Action Michelin : chute de 4,31 % à la mi-journée du jeudi 9 octobre
Le fabricant de pneumatiques enregistre la plus forte baisse du CAC 40 ce jeudi à la mi-séance, dans un contexte où le marché parisien affiche de son côté une légère progression de 0,19 %.
Le titre Michelin recule de 4,31 % à 29,53 euros à la mi-journée, prolongeant une dynamique négative déjà observée sur les dernières séances. La performance hebdomadaire s'établit à -4,56 %, tandis que la tendance trimestrielle affiche un repli de 6,85 %. Sur un an, la perte cumulée atteint 14,85 %, un contraste marqué avec la progression de 7,37 % du CAC 40 sur la même période. Le volume d'échanges représente 0,17 % du capital, un niveau modéré qui traduit une participation mesurée des investisseurs malgré l'ampleur du mouvement baissier.
Le cours s'inscrit désormais sous son seuil de support technique identifié à 30,54 euros, marquant une rupture de niveau qui pourrait accentuer la pression vendeuse à court terme. La résistance, positionnée à 31,58 euros, s'éloigne progressivement, tandis que la volatilité mensuelle de 3,28 % reste relativement contenue pour une valeur industrielle de cette taille. Le bêta quasi nul (-0,02) confirme une sensibilité très faible aux mouvements du marché parisien, caractéristique qui explique en partie la divergence de trajectoire avec l'indice.
Ce repli intervient au lendemain d'une conférence téléphonique organisée par le groupe pour faire un point sur son activité au troisième trimestre. Le fabricant de pneumatiques a indiqué anticiper un repli des volumes de ventes d'environ 5 % sur la période juillet-septembre, une détérioration plus marquée que prévu par les analystes. Cette annonce s'inscrit dans un contexte sectoriel difficile, où la quasi-totalité des constructeurs automobiles, dont BMW la veille, ont émis des avertissements sur leurs résultats. Le groupe dévoilera officiellement son chiffre d'affaires du troisième trimestre le 22 octobre prochain.
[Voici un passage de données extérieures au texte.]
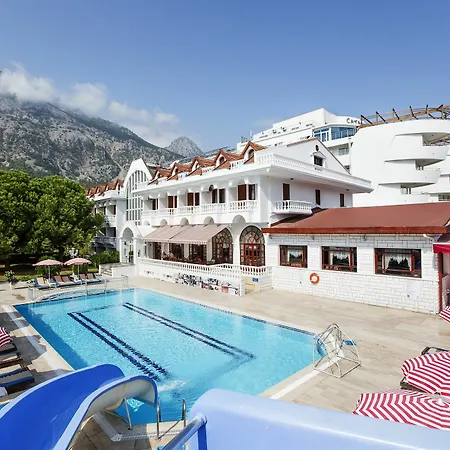 Larissa Mare 4*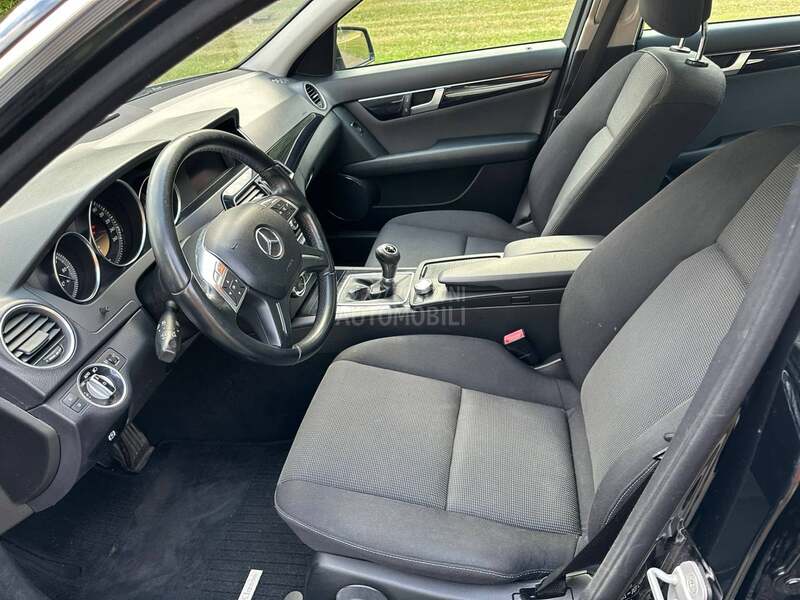 Mercedes Benz C 180 2.2 CDI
Plusieurs analystes évoquent désormais la possibilité d'une révision à la baisse des objectifs annuels 2025, bien que certaines banques maintiennent des recommandations positives sur le titre. Jefferies a confirmé son conseil à l'achat avec un objectif de cours de 43 euros, tandis qu'Oddo BHF a réaffirmé sa recommandation surperformance tout en abaissant sa cible de 42 à 36 euros. Ces ajustements reflètent les incertitudes pesant sur l'activité du groupe dans un environnement marqué par la faiblesse persistante des marchés de première monte, particulièrement en Amérique du Nord et en Europe.
Sur le plan graphique, le titre évolue désormais nettement sous sa moyenne mobile à 50 jours, établie à 31,28 euros, ce qui traduit une pression baissière affirmée à court terme. La distance s'est également creusée avec la moyenne mobile à 200 jours, positionnée à 32,25 euros, signe d'un affaiblissement de la dynamique sur une période plus longue. L'indice de force relative (RSI) se maintient à 48, un niveau neutre qui n'indique ni survente ni surachat, mais témoigne d'un équilibre précaire entre acheteurs et vendeurs.
Les bandes de Bollinger, comprises entre 30,41 et 31,56 euros, encadrent étroitement les fluctuations récentes du titre. Le cours actuel se situe en limite inférieure de cette fourchette, ce qui pourrait signaler un niveau de prix attractif pour certains investisseurs, ou au contraire préfigurer une sortie par le bas en cas de poursuite de la baisse. Le MACD, avec une ligne principale à -0,15 légèrement supérieure à sa ligne de signal à -0,20, dessine un histogramme positif de 0,05, suggérant un possible ralentissement de la dynamique baissière sans pour autant indiquer un retournement à ce stade. Le Chaikin Money Flow négatif à -0,15 confirme néanmoins une pression vendeuse dominante sur les dernières séances.